◆ CONSIGNE 1
Relevez tous les titres de films cités dans le texte sur le combat naval.
◆ CONSIGNE 2
Poursuivez le texte sur le combat naval à la suite de sa dernière phrase.

◆ TEXTE SOURCE
────────────────────────────────────────
La toute récente perte du croiseur Moskva par la Russie lors du conflit ukrainien a remis en lumière le combat naval, et fait prendre conscience au grand public qu’au-delà de la fascination exercée par une flotte de combat, instrument et symbole de puissance d’une nation, un navire de guerre moderne peut encore couler… Et si le cinéma s’est depuis longtemps emparé du symbole, d’Octobre Rouge à Battleship en passant par Das Boot, le jeu vidéo n’a pas encore pleinement exploité la dimension navale des conflits.
Illustration ci dessus: présentation du DLC “Naval Strike” de Battlefield 4 (2014).
────────────────────────────────────────
◆ DONNÉES FOURNIES
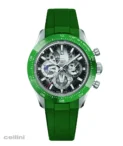 Zenith Chronomaster Sport skeleton watch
────────────────────────────────────────
◆ RÉSULTAT 1
Octobre Rouge, Battleship, Das Boot

◆ RÉSULTAT 2
Un objet vidéoludique complexe
L’histoire navale militaire passionne car elle est faite d’innovations, d’aventures, de personnalités fascinantes et de batailles tragiques. Tout ce qui est nécessaire à un bon scenario de jeu vidéo… Mais si les combats navals, aéronavals et amphibies ont depuis longtemps investi le domaine des jeux d’action (comme dans les grandes scènes de débarquements de Call of Duty ou Medal of Honor), ce n’est pas ce que recherchent les vrais adeptes de la guerre navale.
De fait, c’est peut-être la série de jeux de stratégie “Total War” qui a le mieux exploité la puissance des grandes flottes du passé dans ses différents opus. Ainsi, dans Empire, en 2009, les flottes ont une importance capitale dans le contrôle du monde au XVIIIe siècle, et c’est aussi le cas dans les épisodes qui concernent Rome (notamment dans le contrôle du bassin méditerranéen et la lutte à mort contre Carthage) et la Grèce Antique (où mes trirèmes athéniennes sont indispensables à la lutte contre la Perse).
Assassin’s Creed Odyssey offre quelques moments épiques en mer Egée !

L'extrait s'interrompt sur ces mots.